気がついたら、私は歩道に横たわっている自分を、見つめていた。目の前には私を見つめる幼い息子の泣き顔。救急車のサイレン、周囲のざわめきが遠くで聞こえる。
「ママ!起きて!ママ!」
その声が届いても、横たわっている本来の私の体は動かなかった。どうやら暴走した車が歩道を歩いていた私たちに突っ込んだらしい。自分の命がもう終わったのだと理解するのに、そう時間はかからなかった。それでも、どうしてか、私は息子のそばにいることができた。
どうしてそれが可能なのかはわからないけれど、彼が私を思い出しているときだけ、不思議と彼の近くに行くことができた。
最初のうちは、彼が私の写真を握りしめるたびに私は彼のそばに居た。夜中に泣きながら「ママ、どこにいるの?」と呟く彼を、何度も見守った。手を伸ばして彼を抱きしめたいのに、触れることができない。それがもどかしくて、泣きたいのは私のほうだった。
けれど彼は成長していく。少しずつ私を思い出す頻度が減り、そばにいられる時間が短くなっていくのを感じた。彼の時間は早送りされていくようだった。幼かった彼があっという間に少年になっていく。
「そうだよね、これでいいんだ。私がいなくても大丈夫になった証拠だもの。」
自分にそう言い聞かせるけれど、彼の笑顔を見るたびに胸の奥がぎゅっと締めつけられる。嬉しいけれど、寂しい。母としての役目を終えることへの喜びと、忘れ去られることへの恐れが入り混じる。
彼のそばに行けたある日、私は彼と新しい母親の姿を見た。彼がその人に気を遣いながら話している姿は、どこか不自然だった。そしてその数分後、
「なんでこんなこともできないの!」新しい母親が怒鳴り、彼の頬を平手で打ったのだ。
「やめて!」私は叫びながら彼を抱きしめるように覆いかぶさった。でも、私の手は彼に触れることすらできない。振り上げられた手は私をすり抜け、彼の頬を打つ冷たい音だけが響いた。
息子の小さな肩が震えていた。何もできない自分が悔しくて、情けなくて、怒りで胸が張り裂けそうだった。

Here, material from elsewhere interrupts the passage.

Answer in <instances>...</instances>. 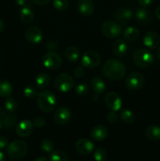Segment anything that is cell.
I'll return each mask as SVG.
<instances>
[{"instance_id":"6","label":"cell","mask_w":160,"mask_h":161,"mask_svg":"<svg viewBox=\"0 0 160 161\" xmlns=\"http://www.w3.org/2000/svg\"><path fill=\"white\" fill-rule=\"evenodd\" d=\"M42 64L49 70H57L62 65V58L56 52L48 51L43 56Z\"/></svg>"},{"instance_id":"11","label":"cell","mask_w":160,"mask_h":161,"mask_svg":"<svg viewBox=\"0 0 160 161\" xmlns=\"http://www.w3.org/2000/svg\"><path fill=\"white\" fill-rule=\"evenodd\" d=\"M105 104L112 111L117 112L122 107V99L115 92H109L105 95Z\"/></svg>"},{"instance_id":"13","label":"cell","mask_w":160,"mask_h":161,"mask_svg":"<svg viewBox=\"0 0 160 161\" xmlns=\"http://www.w3.org/2000/svg\"><path fill=\"white\" fill-rule=\"evenodd\" d=\"M75 149L82 155H89L94 150V144L88 138H81L75 143Z\"/></svg>"},{"instance_id":"1","label":"cell","mask_w":160,"mask_h":161,"mask_svg":"<svg viewBox=\"0 0 160 161\" xmlns=\"http://www.w3.org/2000/svg\"><path fill=\"white\" fill-rule=\"evenodd\" d=\"M102 73L110 80H119L125 75V68L124 64L118 60L109 59L104 63Z\"/></svg>"},{"instance_id":"20","label":"cell","mask_w":160,"mask_h":161,"mask_svg":"<svg viewBox=\"0 0 160 161\" xmlns=\"http://www.w3.org/2000/svg\"><path fill=\"white\" fill-rule=\"evenodd\" d=\"M50 83V77L45 72H41L35 78V86L38 89L43 90L49 86Z\"/></svg>"},{"instance_id":"40","label":"cell","mask_w":160,"mask_h":161,"mask_svg":"<svg viewBox=\"0 0 160 161\" xmlns=\"http://www.w3.org/2000/svg\"><path fill=\"white\" fill-rule=\"evenodd\" d=\"M9 146V141L5 136H0V149H3Z\"/></svg>"},{"instance_id":"17","label":"cell","mask_w":160,"mask_h":161,"mask_svg":"<svg viewBox=\"0 0 160 161\" xmlns=\"http://www.w3.org/2000/svg\"><path fill=\"white\" fill-rule=\"evenodd\" d=\"M132 16H133L132 11L128 8L125 7H121L118 9L114 14L115 19L123 25H126L127 22L132 18Z\"/></svg>"},{"instance_id":"45","label":"cell","mask_w":160,"mask_h":161,"mask_svg":"<svg viewBox=\"0 0 160 161\" xmlns=\"http://www.w3.org/2000/svg\"><path fill=\"white\" fill-rule=\"evenodd\" d=\"M5 116H6V110L3 107H0V118H3Z\"/></svg>"},{"instance_id":"8","label":"cell","mask_w":160,"mask_h":161,"mask_svg":"<svg viewBox=\"0 0 160 161\" xmlns=\"http://www.w3.org/2000/svg\"><path fill=\"white\" fill-rule=\"evenodd\" d=\"M101 31L105 37L108 39H115L122 33V27L117 22L106 20L102 24Z\"/></svg>"},{"instance_id":"12","label":"cell","mask_w":160,"mask_h":161,"mask_svg":"<svg viewBox=\"0 0 160 161\" xmlns=\"http://www.w3.org/2000/svg\"><path fill=\"white\" fill-rule=\"evenodd\" d=\"M54 121L58 125H64L70 121L72 118V112L66 107H61L56 110L54 113Z\"/></svg>"},{"instance_id":"36","label":"cell","mask_w":160,"mask_h":161,"mask_svg":"<svg viewBox=\"0 0 160 161\" xmlns=\"http://www.w3.org/2000/svg\"><path fill=\"white\" fill-rule=\"evenodd\" d=\"M53 6L58 11H64L68 7L67 0H53Z\"/></svg>"},{"instance_id":"35","label":"cell","mask_w":160,"mask_h":161,"mask_svg":"<svg viewBox=\"0 0 160 161\" xmlns=\"http://www.w3.org/2000/svg\"><path fill=\"white\" fill-rule=\"evenodd\" d=\"M93 157L96 161H106L108 159V154L104 149L97 148L94 152Z\"/></svg>"},{"instance_id":"25","label":"cell","mask_w":160,"mask_h":161,"mask_svg":"<svg viewBox=\"0 0 160 161\" xmlns=\"http://www.w3.org/2000/svg\"><path fill=\"white\" fill-rule=\"evenodd\" d=\"M13 86L8 80H0V96L3 97H9L13 93Z\"/></svg>"},{"instance_id":"32","label":"cell","mask_w":160,"mask_h":161,"mask_svg":"<svg viewBox=\"0 0 160 161\" xmlns=\"http://www.w3.org/2000/svg\"><path fill=\"white\" fill-rule=\"evenodd\" d=\"M40 148L43 152L49 153H52L53 151V149H54V144H53V142L50 139L45 138V139L42 140V142H41Z\"/></svg>"},{"instance_id":"43","label":"cell","mask_w":160,"mask_h":161,"mask_svg":"<svg viewBox=\"0 0 160 161\" xmlns=\"http://www.w3.org/2000/svg\"><path fill=\"white\" fill-rule=\"evenodd\" d=\"M155 16L158 20H160V6L157 7L155 11Z\"/></svg>"},{"instance_id":"49","label":"cell","mask_w":160,"mask_h":161,"mask_svg":"<svg viewBox=\"0 0 160 161\" xmlns=\"http://www.w3.org/2000/svg\"><path fill=\"white\" fill-rule=\"evenodd\" d=\"M0 161H6V157H5L4 153L0 151Z\"/></svg>"},{"instance_id":"21","label":"cell","mask_w":160,"mask_h":161,"mask_svg":"<svg viewBox=\"0 0 160 161\" xmlns=\"http://www.w3.org/2000/svg\"><path fill=\"white\" fill-rule=\"evenodd\" d=\"M20 20L25 25H29L34 20V13L28 6L22 8L20 14Z\"/></svg>"},{"instance_id":"27","label":"cell","mask_w":160,"mask_h":161,"mask_svg":"<svg viewBox=\"0 0 160 161\" xmlns=\"http://www.w3.org/2000/svg\"><path fill=\"white\" fill-rule=\"evenodd\" d=\"M124 39L128 41H135L140 36L139 30L134 27H129L125 28L123 33Z\"/></svg>"},{"instance_id":"15","label":"cell","mask_w":160,"mask_h":161,"mask_svg":"<svg viewBox=\"0 0 160 161\" xmlns=\"http://www.w3.org/2000/svg\"><path fill=\"white\" fill-rule=\"evenodd\" d=\"M143 42L148 49H156L160 43V37L155 31H149L144 34Z\"/></svg>"},{"instance_id":"47","label":"cell","mask_w":160,"mask_h":161,"mask_svg":"<svg viewBox=\"0 0 160 161\" xmlns=\"http://www.w3.org/2000/svg\"><path fill=\"white\" fill-rule=\"evenodd\" d=\"M155 56H156L158 59H160V47H157L156 51H155Z\"/></svg>"},{"instance_id":"48","label":"cell","mask_w":160,"mask_h":161,"mask_svg":"<svg viewBox=\"0 0 160 161\" xmlns=\"http://www.w3.org/2000/svg\"><path fill=\"white\" fill-rule=\"evenodd\" d=\"M35 161H48V160L45 157H39L36 160H35Z\"/></svg>"},{"instance_id":"14","label":"cell","mask_w":160,"mask_h":161,"mask_svg":"<svg viewBox=\"0 0 160 161\" xmlns=\"http://www.w3.org/2000/svg\"><path fill=\"white\" fill-rule=\"evenodd\" d=\"M34 130V124L28 119H24L19 123L16 128V132L20 138H28L31 135Z\"/></svg>"},{"instance_id":"10","label":"cell","mask_w":160,"mask_h":161,"mask_svg":"<svg viewBox=\"0 0 160 161\" xmlns=\"http://www.w3.org/2000/svg\"><path fill=\"white\" fill-rule=\"evenodd\" d=\"M25 38L29 42L32 44H38L42 42L43 39L42 31L39 27L31 26L25 31Z\"/></svg>"},{"instance_id":"7","label":"cell","mask_w":160,"mask_h":161,"mask_svg":"<svg viewBox=\"0 0 160 161\" xmlns=\"http://www.w3.org/2000/svg\"><path fill=\"white\" fill-rule=\"evenodd\" d=\"M101 62V57L97 52L88 50L83 53L81 57V64L84 68L95 69Z\"/></svg>"},{"instance_id":"37","label":"cell","mask_w":160,"mask_h":161,"mask_svg":"<svg viewBox=\"0 0 160 161\" xmlns=\"http://www.w3.org/2000/svg\"><path fill=\"white\" fill-rule=\"evenodd\" d=\"M119 119V116H118L117 113L115 111H112L111 110L107 116V120L110 123V124H115Z\"/></svg>"},{"instance_id":"4","label":"cell","mask_w":160,"mask_h":161,"mask_svg":"<svg viewBox=\"0 0 160 161\" xmlns=\"http://www.w3.org/2000/svg\"><path fill=\"white\" fill-rule=\"evenodd\" d=\"M133 61L140 68H147L152 64L154 55L147 49H139L133 53Z\"/></svg>"},{"instance_id":"50","label":"cell","mask_w":160,"mask_h":161,"mask_svg":"<svg viewBox=\"0 0 160 161\" xmlns=\"http://www.w3.org/2000/svg\"><path fill=\"white\" fill-rule=\"evenodd\" d=\"M93 98H95V99H94V101H97V95H93V96H92V99H93Z\"/></svg>"},{"instance_id":"9","label":"cell","mask_w":160,"mask_h":161,"mask_svg":"<svg viewBox=\"0 0 160 161\" xmlns=\"http://www.w3.org/2000/svg\"><path fill=\"white\" fill-rule=\"evenodd\" d=\"M145 83L144 76L140 72H132L125 78V83L126 87L130 91L141 89Z\"/></svg>"},{"instance_id":"31","label":"cell","mask_w":160,"mask_h":161,"mask_svg":"<svg viewBox=\"0 0 160 161\" xmlns=\"http://www.w3.org/2000/svg\"><path fill=\"white\" fill-rule=\"evenodd\" d=\"M17 107H18L17 102L13 97H8L5 101V108H6V111H8L9 113H13L16 112V110L17 109Z\"/></svg>"},{"instance_id":"26","label":"cell","mask_w":160,"mask_h":161,"mask_svg":"<svg viewBox=\"0 0 160 161\" xmlns=\"http://www.w3.org/2000/svg\"><path fill=\"white\" fill-rule=\"evenodd\" d=\"M65 58L71 62H75L79 59V51L78 48L73 46L68 47L64 52Z\"/></svg>"},{"instance_id":"41","label":"cell","mask_w":160,"mask_h":161,"mask_svg":"<svg viewBox=\"0 0 160 161\" xmlns=\"http://www.w3.org/2000/svg\"><path fill=\"white\" fill-rule=\"evenodd\" d=\"M153 2L154 0H138L139 4L144 8H147L148 7V6H152Z\"/></svg>"},{"instance_id":"51","label":"cell","mask_w":160,"mask_h":161,"mask_svg":"<svg viewBox=\"0 0 160 161\" xmlns=\"http://www.w3.org/2000/svg\"><path fill=\"white\" fill-rule=\"evenodd\" d=\"M2 127H3V123H2V121L0 120V130H1Z\"/></svg>"},{"instance_id":"29","label":"cell","mask_w":160,"mask_h":161,"mask_svg":"<svg viewBox=\"0 0 160 161\" xmlns=\"http://www.w3.org/2000/svg\"><path fill=\"white\" fill-rule=\"evenodd\" d=\"M50 161H68V156L65 152L62 150H53V152L50 153V157H49Z\"/></svg>"},{"instance_id":"42","label":"cell","mask_w":160,"mask_h":161,"mask_svg":"<svg viewBox=\"0 0 160 161\" xmlns=\"http://www.w3.org/2000/svg\"><path fill=\"white\" fill-rule=\"evenodd\" d=\"M31 1L38 5H46L48 4L51 0H31Z\"/></svg>"},{"instance_id":"44","label":"cell","mask_w":160,"mask_h":161,"mask_svg":"<svg viewBox=\"0 0 160 161\" xmlns=\"http://www.w3.org/2000/svg\"><path fill=\"white\" fill-rule=\"evenodd\" d=\"M16 4L18 5V6H22L26 3V0H15Z\"/></svg>"},{"instance_id":"5","label":"cell","mask_w":160,"mask_h":161,"mask_svg":"<svg viewBox=\"0 0 160 161\" xmlns=\"http://www.w3.org/2000/svg\"><path fill=\"white\" fill-rule=\"evenodd\" d=\"M75 82L69 74L61 73L56 75L54 80V86L59 92L67 93L73 88Z\"/></svg>"},{"instance_id":"34","label":"cell","mask_w":160,"mask_h":161,"mask_svg":"<svg viewBox=\"0 0 160 161\" xmlns=\"http://www.w3.org/2000/svg\"><path fill=\"white\" fill-rule=\"evenodd\" d=\"M24 96L26 97H28V98H30V99H33L35 98V97H37L38 95V91H37V89H36L35 86H25L24 89Z\"/></svg>"},{"instance_id":"24","label":"cell","mask_w":160,"mask_h":161,"mask_svg":"<svg viewBox=\"0 0 160 161\" xmlns=\"http://www.w3.org/2000/svg\"><path fill=\"white\" fill-rule=\"evenodd\" d=\"M136 19L141 24H147L151 20V14L145 8H139L136 11Z\"/></svg>"},{"instance_id":"19","label":"cell","mask_w":160,"mask_h":161,"mask_svg":"<svg viewBox=\"0 0 160 161\" xmlns=\"http://www.w3.org/2000/svg\"><path fill=\"white\" fill-rule=\"evenodd\" d=\"M108 128L105 126L100 125V124L96 125L95 127H93L91 130V137L93 139L97 142L104 141L108 136Z\"/></svg>"},{"instance_id":"2","label":"cell","mask_w":160,"mask_h":161,"mask_svg":"<svg viewBox=\"0 0 160 161\" xmlns=\"http://www.w3.org/2000/svg\"><path fill=\"white\" fill-rule=\"evenodd\" d=\"M36 102L39 109L45 113H51L56 107V96L50 91L42 90L38 94L36 97Z\"/></svg>"},{"instance_id":"33","label":"cell","mask_w":160,"mask_h":161,"mask_svg":"<svg viewBox=\"0 0 160 161\" xmlns=\"http://www.w3.org/2000/svg\"><path fill=\"white\" fill-rule=\"evenodd\" d=\"M75 93H76L78 95L86 96L89 94V86H88V84H86V83H80L76 85V86L75 87Z\"/></svg>"},{"instance_id":"16","label":"cell","mask_w":160,"mask_h":161,"mask_svg":"<svg viewBox=\"0 0 160 161\" xmlns=\"http://www.w3.org/2000/svg\"><path fill=\"white\" fill-rule=\"evenodd\" d=\"M77 7L78 12L85 17H89L94 12V4L92 0H79Z\"/></svg>"},{"instance_id":"38","label":"cell","mask_w":160,"mask_h":161,"mask_svg":"<svg viewBox=\"0 0 160 161\" xmlns=\"http://www.w3.org/2000/svg\"><path fill=\"white\" fill-rule=\"evenodd\" d=\"M85 72H86V71H85L84 67L83 65L78 66V67L75 68V70H74V75L76 78H82V77L84 76Z\"/></svg>"},{"instance_id":"22","label":"cell","mask_w":160,"mask_h":161,"mask_svg":"<svg viewBox=\"0 0 160 161\" xmlns=\"http://www.w3.org/2000/svg\"><path fill=\"white\" fill-rule=\"evenodd\" d=\"M91 88L97 94H102L105 91L106 85L101 79L99 77H95L91 82Z\"/></svg>"},{"instance_id":"23","label":"cell","mask_w":160,"mask_h":161,"mask_svg":"<svg viewBox=\"0 0 160 161\" xmlns=\"http://www.w3.org/2000/svg\"><path fill=\"white\" fill-rule=\"evenodd\" d=\"M146 135L151 141L158 142L160 140V127L155 125H151L146 130Z\"/></svg>"},{"instance_id":"28","label":"cell","mask_w":160,"mask_h":161,"mask_svg":"<svg viewBox=\"0 0 160 161\" xmlns=\"http://www.w3.org/2000/svg\"><path fill=\"white\" fill-rule=\"evenodd\" d=\"M119 117L122 119V122L127 124H133L136 119L134 113L129 109H122L119 113Z\"/></svg>"},{"instance_id":"46","label":"cell","mask_w":160,"mask_h":161,"mask_svg":"<svg viewBox=\"0 0 160 161\" xmlns=\"http://www.w3.org/2000/svg\"><path fill=\"white\" fill-rule=\"evenodd\" d=\"M4 27H5L4 21H3L2 19H0V33L3 31V29H4Z\"/></svg>"},{"instance_id":"39","label":"cell","mask_w":160,"mask_h":161,"mask_svg":"<svg viewBox=\"0 0 160 161\" xmlns=\"http://www.w3.org/2000/svg\"><path fill=\"white\" fill-rule=\"evenodd\" d=\"M45 121L42 117H37L34 119V121H33L34 127H39V128L43 127V126L45 125Z\"/></svg>"},{"instance_id":"30","label":"cell","mask_w":160,"mask_h":161,"mask_svg":"<svg viewBox=\"0 0 160 161\" xmlns=\"http://www.w3.org/2000/svg\"><path fill=\"white\" fill-rule=\"evenodd\" d=\"M3 127H4L6 129H11L16 125L17 124V116L15 115L9 114L6 115L3 118Z\"/></svg>"},{"instance_id":"18","label":"cell","mask_w":160,"mask_h":161,"mask_svg":"<svg viewBox=\"0 0 160 161\" xmlns=\"http://www.w3.org/2000/svg\"><path fill=\"white\" fill-rule=\"evenodd\" d=\"M128 50V45L126 42L122 39H118L115 41L111 46V50L113 54L117 57H122Z\"/></svg>"},{"instance_id":"3","label":"cell","mask_w":160,"mask_h":161,"mask_svg":"<svg viewBox=\"0 0 160 161\" xmlns=\"http://www.w3.org/2000/svg\"><path fill=\"white\" fill-rule=\"evenodd\" d=\"M6 153L13 160H20L24 158L28 153V145L24 141L15 140L7 146Z\"/></svg>"}]
</instances>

「こんなときに守ることもできないなんて……母親失格だ。」
それでも、彼は生きていかなければならない。その強さを願いながら、私は静かにその場を離れるしかなかった。
それから、彼のそばに行けることはさらに減っていった。年に一度、私の命日に彼が写真を見つめて涙をこぼす、そのときだけ。彼は思い出してくれる。でも、それ以外の日々は私はいない。この世のどこにも存在しないのだと思う。
ある日、彼のそばに行けたとき、彼には恋人ができていた。幸せそうに笑う彼の姿を見て、私の心は温かくなる。
「きっと、これが最後だね。」
そう思った。それでも、彼が幸せなら、それでいい。私のことを思い出さなくても、もう十分だ。
私がそばに行けたのは、神様からのご褒美だったのかもしれない。息子が私を忘れて、心に新しい幸せを見つけてくれること。それが私にとっての成仏なのだろう。
最後に彼の笑顔を見ながら、私は静かに目を閉じた。
それは、永遠の別れだったけれど、決して悲しいものではなかった。
それからどのくらい経ったのかわからない。ふわふわした場所を漂っていた私が目を開けると、老年男性が立っていた。シワは沢山あるが、一目で誰だかわかった。
彼は柔らかな微笑みを浮かべながら、私を見つめている。すると彼の姿は溶けるように形を変えた。とても見覚えのある、生前一緒にいた時の姿になったのだ。
「ママ。」
その一言が、私を涙でいっぱいにした。
「会いたかったよ……ずっとずっと、会いたかった。」
彼は私にギュッと抱きついた。今度こそ、私は彼の温もりを感じることができた。彼に触れることができなかった分、私は精一杯その肩を抱きしめた。
「どうしてこんなことができたの?」私は彼に尋ねた。
彼は微笑みながら答えた。
「臍の緒と一緒に火葬してもらったんだ。迷信だと思ってたけど、本当に会えるだなんて。
ずっとママに伝えたかったんだ。『ありがとう』って。命をくれたことも、ずっと見守ってくれたことも、全部。だから、こうしてまた会いたかったんだ。」
涙が溢れた。私の息子は、私以上に強く、優しい人間に成長していた。
息子と再会した喜びは、言葉に尽くせない。ようやく心が満たされるのを感じた。
私たちはあの世で一緒に歩き始めた。